There’s a thoughtful, complicated poem about a character that refuses to acknowledge his own racism:
He only talks in black and white
he only talks in us and them
tribal
like football
he relegates us into divisions
and how can we talk things through
when every new accent sounds like a threat
that sets off the ticking timebomb behind his eyes
He smiles at me as if an ally
and tells me that he is colourblind
(‘Half-time at the derby by the bar at the Star’)
‘Post-it notes on mirrors’ is a love poem that insists: “Love is the mundane made extraordinary”, with a succession of images reinforcing that fact ... “cracked phone screens / and unmade beds / ... it’s me / fumbling with my words / wondering how I got this lucky.”

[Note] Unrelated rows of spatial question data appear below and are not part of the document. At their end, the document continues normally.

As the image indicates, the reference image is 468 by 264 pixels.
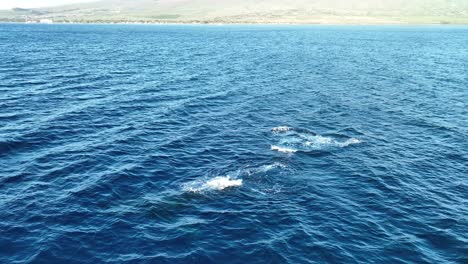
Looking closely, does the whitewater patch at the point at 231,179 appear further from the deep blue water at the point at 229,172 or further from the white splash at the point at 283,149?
the white splash at the point at 283,149

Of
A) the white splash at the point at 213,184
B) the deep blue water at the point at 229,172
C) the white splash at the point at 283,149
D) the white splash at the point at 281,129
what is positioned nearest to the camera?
the deep blue water at the point at 229,172

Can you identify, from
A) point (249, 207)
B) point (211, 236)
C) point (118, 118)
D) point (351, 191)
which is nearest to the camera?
point (211, 236)

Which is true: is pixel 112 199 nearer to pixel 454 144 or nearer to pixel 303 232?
pixel 303 232

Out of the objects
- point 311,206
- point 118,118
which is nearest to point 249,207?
point 311,206

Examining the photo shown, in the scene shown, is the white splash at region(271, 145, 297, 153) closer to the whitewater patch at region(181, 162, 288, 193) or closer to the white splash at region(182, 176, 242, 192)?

Maybe Kieren King does fumble with his words in some of these poems. But he creates his own kind of poetry out of a process of self-interrogation and honest doubt. ‘This year’, for instance, is a poem that sees chaos and confusion, rather than order, as a natural way of life. ‘I hope you never fit in’ is another poem in the same mould.
‘A foundation of kindness’ is about a word increasingly employed as a riposte to far-right hate:
There is a kindness
a quiet pride, a heart open wide
kind of kindness
a steady stream that fights the scream
a grit and grind
a show-your-teeth-and-your-mind
a tough as nails, no detail fails
kind of kindness
These poems are not tub-thumping or slogan-brandishing – and all the better for it.